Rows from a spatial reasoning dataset
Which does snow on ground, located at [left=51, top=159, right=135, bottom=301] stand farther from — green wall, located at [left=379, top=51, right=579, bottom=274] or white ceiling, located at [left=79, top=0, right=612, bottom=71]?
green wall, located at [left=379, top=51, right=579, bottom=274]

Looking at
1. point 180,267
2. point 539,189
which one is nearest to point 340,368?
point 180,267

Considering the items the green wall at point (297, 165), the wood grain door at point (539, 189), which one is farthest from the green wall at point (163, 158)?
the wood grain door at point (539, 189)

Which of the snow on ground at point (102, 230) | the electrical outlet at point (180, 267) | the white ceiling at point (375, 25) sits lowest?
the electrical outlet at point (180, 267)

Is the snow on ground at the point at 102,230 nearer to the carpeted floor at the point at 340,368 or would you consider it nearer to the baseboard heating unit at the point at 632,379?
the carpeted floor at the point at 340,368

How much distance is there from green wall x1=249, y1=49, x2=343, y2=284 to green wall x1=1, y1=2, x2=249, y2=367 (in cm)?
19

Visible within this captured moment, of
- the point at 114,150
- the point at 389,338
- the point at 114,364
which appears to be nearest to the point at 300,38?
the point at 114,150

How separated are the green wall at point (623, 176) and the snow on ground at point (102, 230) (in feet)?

[What you should do]: Rewrite the lines from the one containing "Visible within this captured moment, of" through the end of the entries, substituting "closest" for "nearest" and keeping everything else unchanged.

[Completed task]:
Visible within this captured moment, of
- the point at 114,150
- the point at 389,338
- the point at 114,364
which appears to be closest to the point at 300,38?
the point at 114,150

How separated are the green wall at point (623, 176) and the snow on ground at point (102, 230) (in feet)?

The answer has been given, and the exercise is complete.